→ **GIVEN INSTRUCTION**
Repeat precisely, and only, the lines between the line containing "What is the distance between the" and the end of the listing below, both ends included.

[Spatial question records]

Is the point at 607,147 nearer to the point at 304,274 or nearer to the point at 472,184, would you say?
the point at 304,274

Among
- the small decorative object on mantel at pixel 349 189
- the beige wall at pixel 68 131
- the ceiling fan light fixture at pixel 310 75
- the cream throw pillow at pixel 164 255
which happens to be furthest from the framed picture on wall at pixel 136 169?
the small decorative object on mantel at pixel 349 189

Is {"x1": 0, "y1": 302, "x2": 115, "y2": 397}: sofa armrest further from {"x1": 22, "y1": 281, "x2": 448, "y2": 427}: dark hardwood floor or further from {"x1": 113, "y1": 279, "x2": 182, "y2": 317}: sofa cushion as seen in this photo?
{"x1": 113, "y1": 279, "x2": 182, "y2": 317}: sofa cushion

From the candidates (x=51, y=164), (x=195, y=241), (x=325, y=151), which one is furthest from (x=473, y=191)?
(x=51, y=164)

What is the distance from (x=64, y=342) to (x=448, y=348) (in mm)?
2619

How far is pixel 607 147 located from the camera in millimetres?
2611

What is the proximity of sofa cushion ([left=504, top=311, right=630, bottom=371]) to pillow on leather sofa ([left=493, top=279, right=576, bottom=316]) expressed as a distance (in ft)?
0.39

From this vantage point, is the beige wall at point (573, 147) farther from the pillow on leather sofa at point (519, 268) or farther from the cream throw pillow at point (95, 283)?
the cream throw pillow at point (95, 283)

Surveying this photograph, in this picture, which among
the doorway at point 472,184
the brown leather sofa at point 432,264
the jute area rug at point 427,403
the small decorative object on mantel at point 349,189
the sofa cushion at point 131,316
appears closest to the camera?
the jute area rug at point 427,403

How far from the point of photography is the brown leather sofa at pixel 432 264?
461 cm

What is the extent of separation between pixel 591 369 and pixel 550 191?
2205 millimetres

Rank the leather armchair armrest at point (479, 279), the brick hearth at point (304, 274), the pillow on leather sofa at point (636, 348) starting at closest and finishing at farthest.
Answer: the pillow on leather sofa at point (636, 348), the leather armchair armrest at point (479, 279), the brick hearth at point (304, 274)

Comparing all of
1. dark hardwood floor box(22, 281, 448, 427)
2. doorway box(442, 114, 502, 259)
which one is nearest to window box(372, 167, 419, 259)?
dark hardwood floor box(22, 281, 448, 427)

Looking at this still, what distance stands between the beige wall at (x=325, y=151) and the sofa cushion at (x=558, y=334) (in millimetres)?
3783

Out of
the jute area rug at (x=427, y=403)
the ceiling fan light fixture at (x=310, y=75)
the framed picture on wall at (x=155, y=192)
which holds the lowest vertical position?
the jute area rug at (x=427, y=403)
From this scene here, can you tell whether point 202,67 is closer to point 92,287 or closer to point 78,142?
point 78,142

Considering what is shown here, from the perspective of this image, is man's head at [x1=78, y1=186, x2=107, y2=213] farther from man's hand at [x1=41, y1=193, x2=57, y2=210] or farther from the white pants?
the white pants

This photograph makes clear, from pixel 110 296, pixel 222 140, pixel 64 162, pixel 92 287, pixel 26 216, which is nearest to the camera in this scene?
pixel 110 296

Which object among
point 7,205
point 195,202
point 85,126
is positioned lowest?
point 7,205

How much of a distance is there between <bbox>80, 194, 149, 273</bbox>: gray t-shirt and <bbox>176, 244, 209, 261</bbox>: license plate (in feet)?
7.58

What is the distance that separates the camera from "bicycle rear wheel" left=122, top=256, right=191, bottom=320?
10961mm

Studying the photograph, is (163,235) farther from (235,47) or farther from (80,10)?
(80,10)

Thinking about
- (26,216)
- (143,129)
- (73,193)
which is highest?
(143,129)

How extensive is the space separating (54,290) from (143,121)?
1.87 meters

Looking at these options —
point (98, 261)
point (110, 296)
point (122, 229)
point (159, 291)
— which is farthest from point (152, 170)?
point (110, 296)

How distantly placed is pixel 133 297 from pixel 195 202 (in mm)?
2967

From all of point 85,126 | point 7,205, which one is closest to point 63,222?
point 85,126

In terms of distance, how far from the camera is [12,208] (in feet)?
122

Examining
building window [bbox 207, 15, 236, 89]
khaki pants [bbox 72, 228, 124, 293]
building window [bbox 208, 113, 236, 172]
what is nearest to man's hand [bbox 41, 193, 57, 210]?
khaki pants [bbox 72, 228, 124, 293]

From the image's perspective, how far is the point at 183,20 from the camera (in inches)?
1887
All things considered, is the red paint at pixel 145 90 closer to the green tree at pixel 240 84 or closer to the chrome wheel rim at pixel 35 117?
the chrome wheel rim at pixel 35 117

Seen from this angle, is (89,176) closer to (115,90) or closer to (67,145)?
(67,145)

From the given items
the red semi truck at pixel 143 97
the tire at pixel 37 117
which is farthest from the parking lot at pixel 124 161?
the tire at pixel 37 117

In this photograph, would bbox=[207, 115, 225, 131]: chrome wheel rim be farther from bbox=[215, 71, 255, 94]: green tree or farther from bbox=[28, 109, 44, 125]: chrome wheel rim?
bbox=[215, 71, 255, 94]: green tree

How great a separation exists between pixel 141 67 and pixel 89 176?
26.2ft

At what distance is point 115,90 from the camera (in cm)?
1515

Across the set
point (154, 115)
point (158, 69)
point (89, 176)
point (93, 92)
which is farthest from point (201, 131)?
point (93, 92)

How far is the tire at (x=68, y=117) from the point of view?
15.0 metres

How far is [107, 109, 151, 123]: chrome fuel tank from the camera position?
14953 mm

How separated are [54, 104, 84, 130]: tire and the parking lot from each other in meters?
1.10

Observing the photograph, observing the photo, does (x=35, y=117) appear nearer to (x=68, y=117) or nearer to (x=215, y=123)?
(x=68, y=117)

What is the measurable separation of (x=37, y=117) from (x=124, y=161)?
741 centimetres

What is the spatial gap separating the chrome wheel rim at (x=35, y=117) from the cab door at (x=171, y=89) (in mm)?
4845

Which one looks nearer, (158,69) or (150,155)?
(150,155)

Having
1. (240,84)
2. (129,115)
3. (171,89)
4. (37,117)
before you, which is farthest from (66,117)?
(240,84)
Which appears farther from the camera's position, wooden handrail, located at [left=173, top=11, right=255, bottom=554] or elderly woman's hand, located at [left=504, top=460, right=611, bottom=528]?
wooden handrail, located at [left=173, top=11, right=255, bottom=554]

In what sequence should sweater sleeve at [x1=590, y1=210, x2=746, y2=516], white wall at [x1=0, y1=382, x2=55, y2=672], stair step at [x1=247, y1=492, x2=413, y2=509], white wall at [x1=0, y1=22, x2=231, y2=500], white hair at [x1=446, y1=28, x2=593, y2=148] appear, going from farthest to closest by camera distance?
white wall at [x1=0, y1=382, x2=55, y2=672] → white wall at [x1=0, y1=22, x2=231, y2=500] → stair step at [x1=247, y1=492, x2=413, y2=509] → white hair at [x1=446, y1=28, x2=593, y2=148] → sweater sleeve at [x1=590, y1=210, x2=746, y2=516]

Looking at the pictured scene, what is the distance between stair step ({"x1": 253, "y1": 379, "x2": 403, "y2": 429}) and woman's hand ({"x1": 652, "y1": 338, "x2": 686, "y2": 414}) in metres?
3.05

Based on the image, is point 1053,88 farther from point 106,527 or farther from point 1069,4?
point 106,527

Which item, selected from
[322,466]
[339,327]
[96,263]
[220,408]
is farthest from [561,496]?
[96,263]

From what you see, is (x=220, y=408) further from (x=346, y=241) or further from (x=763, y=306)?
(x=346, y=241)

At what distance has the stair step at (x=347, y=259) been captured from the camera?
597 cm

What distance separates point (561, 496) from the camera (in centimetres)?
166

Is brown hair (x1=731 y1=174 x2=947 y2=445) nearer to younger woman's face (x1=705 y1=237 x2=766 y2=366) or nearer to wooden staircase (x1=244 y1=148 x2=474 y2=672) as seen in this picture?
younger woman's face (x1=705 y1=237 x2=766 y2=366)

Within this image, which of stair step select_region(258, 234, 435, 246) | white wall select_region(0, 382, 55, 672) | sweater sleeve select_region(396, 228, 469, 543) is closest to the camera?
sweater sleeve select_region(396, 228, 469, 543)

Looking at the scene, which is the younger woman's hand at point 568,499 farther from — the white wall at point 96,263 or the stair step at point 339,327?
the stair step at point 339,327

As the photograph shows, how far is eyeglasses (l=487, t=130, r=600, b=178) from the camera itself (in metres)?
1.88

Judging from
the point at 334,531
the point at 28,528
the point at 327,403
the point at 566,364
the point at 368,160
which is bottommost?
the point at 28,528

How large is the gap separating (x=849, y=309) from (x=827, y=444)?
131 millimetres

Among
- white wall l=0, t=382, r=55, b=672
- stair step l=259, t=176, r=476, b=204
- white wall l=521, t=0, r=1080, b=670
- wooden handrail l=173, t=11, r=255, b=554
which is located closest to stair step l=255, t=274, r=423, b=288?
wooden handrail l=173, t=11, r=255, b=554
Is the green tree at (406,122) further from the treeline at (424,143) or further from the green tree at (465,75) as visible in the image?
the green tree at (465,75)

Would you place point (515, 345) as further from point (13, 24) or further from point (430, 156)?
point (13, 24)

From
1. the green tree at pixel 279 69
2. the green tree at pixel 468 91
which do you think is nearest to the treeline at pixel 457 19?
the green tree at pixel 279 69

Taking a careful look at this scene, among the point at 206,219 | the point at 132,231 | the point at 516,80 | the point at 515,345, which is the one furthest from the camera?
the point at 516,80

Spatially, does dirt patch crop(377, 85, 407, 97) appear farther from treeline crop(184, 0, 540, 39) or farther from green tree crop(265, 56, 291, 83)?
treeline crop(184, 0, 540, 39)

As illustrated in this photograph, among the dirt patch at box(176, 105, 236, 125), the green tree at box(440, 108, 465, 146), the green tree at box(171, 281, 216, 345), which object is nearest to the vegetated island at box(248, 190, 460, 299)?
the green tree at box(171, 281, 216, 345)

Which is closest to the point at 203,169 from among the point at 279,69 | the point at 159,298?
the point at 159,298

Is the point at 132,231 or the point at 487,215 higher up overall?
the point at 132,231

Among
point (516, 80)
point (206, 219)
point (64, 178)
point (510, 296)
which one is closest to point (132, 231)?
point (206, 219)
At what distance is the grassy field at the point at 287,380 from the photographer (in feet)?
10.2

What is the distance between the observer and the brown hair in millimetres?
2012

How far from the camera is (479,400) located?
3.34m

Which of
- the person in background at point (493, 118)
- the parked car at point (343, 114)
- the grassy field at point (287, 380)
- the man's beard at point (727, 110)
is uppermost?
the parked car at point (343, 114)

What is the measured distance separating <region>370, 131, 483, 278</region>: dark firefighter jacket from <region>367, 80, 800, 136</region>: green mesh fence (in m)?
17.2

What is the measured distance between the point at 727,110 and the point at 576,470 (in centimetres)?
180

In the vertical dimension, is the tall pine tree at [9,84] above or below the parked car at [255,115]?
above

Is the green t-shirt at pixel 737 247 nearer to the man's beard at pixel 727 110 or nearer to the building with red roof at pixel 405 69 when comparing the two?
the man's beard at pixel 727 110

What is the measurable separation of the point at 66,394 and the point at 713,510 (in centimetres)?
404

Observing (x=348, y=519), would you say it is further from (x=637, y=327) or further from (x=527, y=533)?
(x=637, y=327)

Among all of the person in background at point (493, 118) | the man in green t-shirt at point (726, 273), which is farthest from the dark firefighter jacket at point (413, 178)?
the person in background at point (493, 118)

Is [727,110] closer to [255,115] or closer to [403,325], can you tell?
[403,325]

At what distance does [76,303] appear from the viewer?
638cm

→ **FINAL RESULT**
What is the distance between the observer and the brown hair in millimetres?
2012

How far from the camera is (479,400) located?
3.34m

Which of
- the person in background at point (493, 118)
- the parked car at point (343, 114)
- the grassy field at point (287, 380)
- the man's beard at point (727, 110)
is uppermost?
the parked car at point (343, 114)

What is the measured distance separating <region>370, 131, 483, 278</region>: dark firefighter jacket from <region>367, 80, 800, 136</region>: green mesh fence (in m)?
17.2

What is the measured distance between the point at 727,110 and the point at 576,470 (in centimetres)?
180

In the vertical dimension, is the tall pine tree at [9,84] above or below the parked car at [255,115]?
above

Is the green t-shirt at pixel 737 247 nearer to the man's beard at pixel 727 110 or nearer to the building with red roof at pixel 405 69 when comparing the two?
the man's beard at pixel 727 110

What is the measurable separation of the point at 66,394 and the point at 713,510 (in centimetres)?
404

Observing (x=348, y=519), would you say it is further from (x=637, y=327) or further from (x=527, y=533)?
(x=637, y=327)

Among all of the person in background at point (493, 118) | the man in green t-shirt at point (726, 273), which is farthest from the dark firefighter jacket at point (413, 178)?
the person in background at point (493, 118)

Is [727,110] closer to [255,115] or closer to [403,325], can you tell?
[403,325]

At what distance does [76,303] appear from the viewer?
638cm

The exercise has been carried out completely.